Cristhiano - Sou um admirador de Ariano Suassuna e do Movimento Armorial. É uma admiração tensa, pois estabeleço consideráveis ressalvas com a sua forma de interpretar o Brasil, mas isto não me impede de identificar afinidades que ecoam em Gótico Nordestino. Prova disto é que a capa do meu livro, criada por Kiko Farkas a partir de uma gravura de Samico, me parece traduzir bastante o que meu livro é. Em 2022, meses depois de meu livro já ter sido lançado, eu folheei a edição mais recente do Romance da Pedra do Reino, de Ariano, e reencontrei esta influência: até as onças, animal que aparece com destaque nos meus contos, estava lá! Eu admiro Ariano por propor, na ficção e no teatro, uma leitura não realista do Brasil. Portanto,narrar nossa experiência cultural e histórica através da imaginação, muitas vezes fantástica, é algo que nos aproxima. Também gosto do humor dele e, por incrível que possa parecer, vejo um tanto deste humor em Gótico Nordestino. As referências a Bíblia são uma afinidade também, bem como o gosto pela literatura medieval, pela cultura barroca e pela cultura popular. Por outro lado, vejo uma dimensão regionalista em Ariano, em especial nas palestras que ele ministrava, com a qual discordo. Simplesmente não consigo concordar com a visão que ele esboça sobre os alicerces da identidade nordestina, ou a maneira como ele conduziu o debate sobre cultura popular e identidade nacional ao longo das últimas décadas.

DP - No Gótico Nordestino alguns contos relembram a nossa realidade social. Ao trazer essas realidades, seu objetivo é fazer da literatura um instrumento de transformação, de denúncia ou trabalhar o cotidiano como cenário?

Cristhiano - A literatura, assim como toda a arte, precisa surgir em um espaço de liberdade criativa absoluta. No entanto, não criamos arte no vácuo, no vazio.(...) Gótico Nordestino foi escrito na chave da literatura fantástica e, dentro do fantástico, com forte influência das estéticas do horror. Não me interessava mais narrar a vida cotidiana por si só. Trabalho na perspectiva de reimaginar a realidade cotidiana, inserindo, à medida que minhas histórias avançam cada vez mais estranheza. Dentro da estranheza, construo imagens perturbadoras, bem como uma poesia inquietante, a fim de proporcionar sensações insólitas a quem me lê.

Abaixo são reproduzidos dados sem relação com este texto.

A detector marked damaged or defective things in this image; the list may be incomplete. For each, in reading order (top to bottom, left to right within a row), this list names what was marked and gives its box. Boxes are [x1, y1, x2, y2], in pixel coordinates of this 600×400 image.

DP - Em uma entrevista publicada no Estadão você diz que influência místico-fantasmagórica de sua obra, escrita em 2019, corresponde a realidade da pandemia do Covid-19. Os escritores pernambucanos, do século XIX, como Carneiro Vilela e Gilberto Freyre influenciaram essa obra?

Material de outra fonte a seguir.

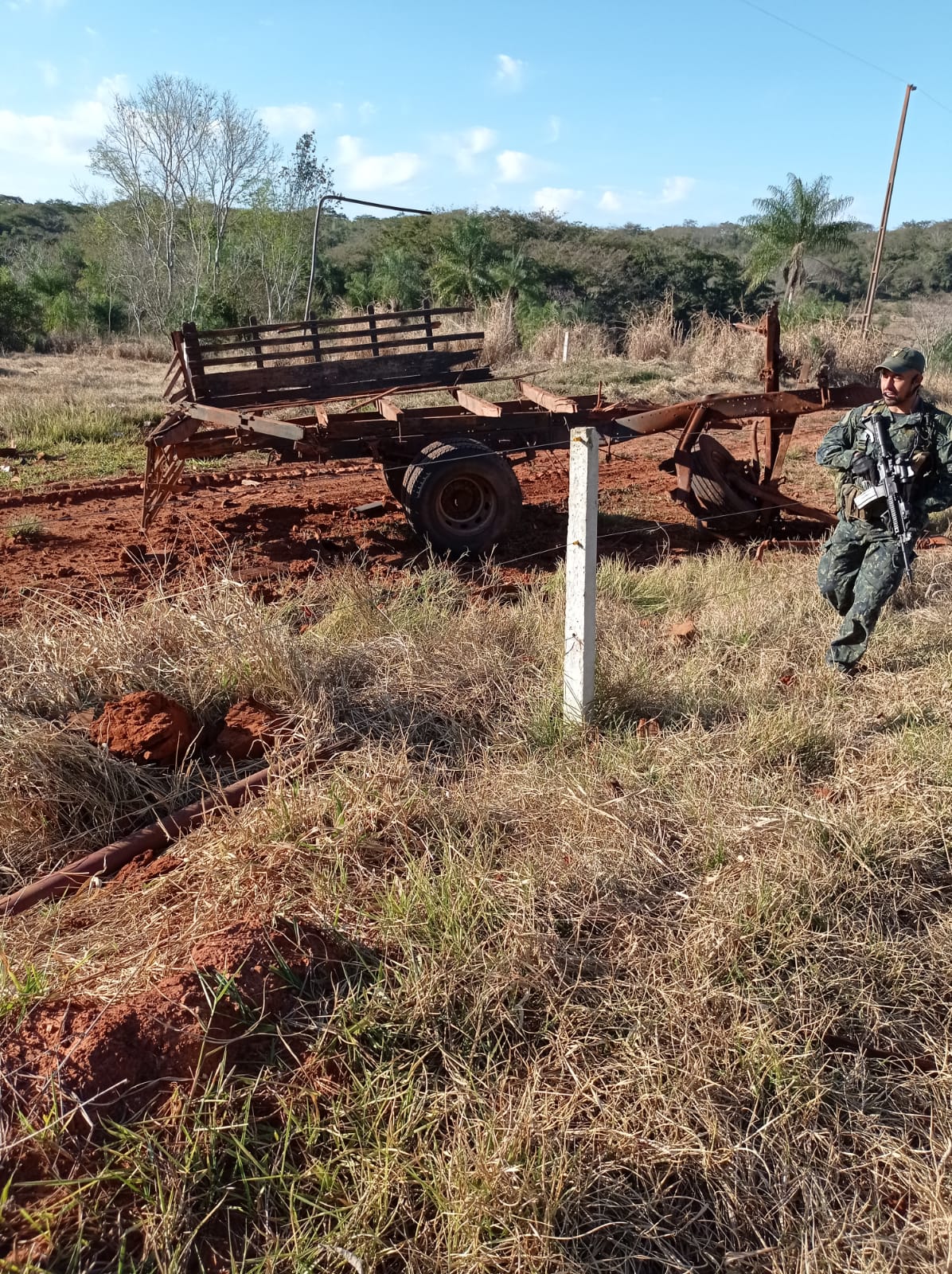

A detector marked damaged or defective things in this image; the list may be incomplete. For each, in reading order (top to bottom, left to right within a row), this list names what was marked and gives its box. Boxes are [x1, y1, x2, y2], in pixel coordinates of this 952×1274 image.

rusty trailer [145, 306, 876, 555]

Cristhiano - Gilberto Freyre se consolidou como um clássico do nosso pensamento social, uma figura incontornável para pensarmos o Brasil. Um livro de Freyre foi muito importante para Gótico Nordestino: Assombrações do Recife Velho, no qual reconta uma série de episódios fantasmagóricos do Recife. Recomendo demais este livro às leitoras e leitores do Diario de Pernambuco.  

DP - Suas raízes culturais transitam entre a Paraíba e Pernambuco. Em Gótico Nordestino onde encontramos cada um?

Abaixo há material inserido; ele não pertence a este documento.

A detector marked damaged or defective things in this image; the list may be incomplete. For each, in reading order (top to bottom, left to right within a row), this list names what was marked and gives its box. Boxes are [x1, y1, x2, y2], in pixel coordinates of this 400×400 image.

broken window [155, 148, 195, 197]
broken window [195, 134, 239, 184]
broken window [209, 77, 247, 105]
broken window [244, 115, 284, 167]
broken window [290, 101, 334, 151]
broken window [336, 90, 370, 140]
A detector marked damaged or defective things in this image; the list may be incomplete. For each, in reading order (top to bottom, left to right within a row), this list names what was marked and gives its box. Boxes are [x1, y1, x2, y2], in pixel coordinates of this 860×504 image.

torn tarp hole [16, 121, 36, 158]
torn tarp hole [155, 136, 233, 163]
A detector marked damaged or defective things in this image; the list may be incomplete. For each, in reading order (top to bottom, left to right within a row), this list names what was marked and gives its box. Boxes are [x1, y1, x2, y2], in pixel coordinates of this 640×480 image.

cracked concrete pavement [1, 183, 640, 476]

Cristhiano - Do início ao fim do livro, pois fiz questão de que os nove contos de Gótico Nordestino fossem ambientados em cidades, reais, ou imaginárias, do Agreste e da Zona da Mata da Paraíba e de Pernambuco. É com este livro, me ocorre agora, que assumo minha identidade em trânsito, metade paraibana, metade pernambucana. Ao mesmo tempo, o meu Nordeste, a Paraíba e o Pernambuco que escrevi no meu livro, não existem. É uma ficção delirante, que quer de alguma forma lidar com questões existenciais das minhas personagens, por um lado, e problemas históricos da nossa nação, por outro.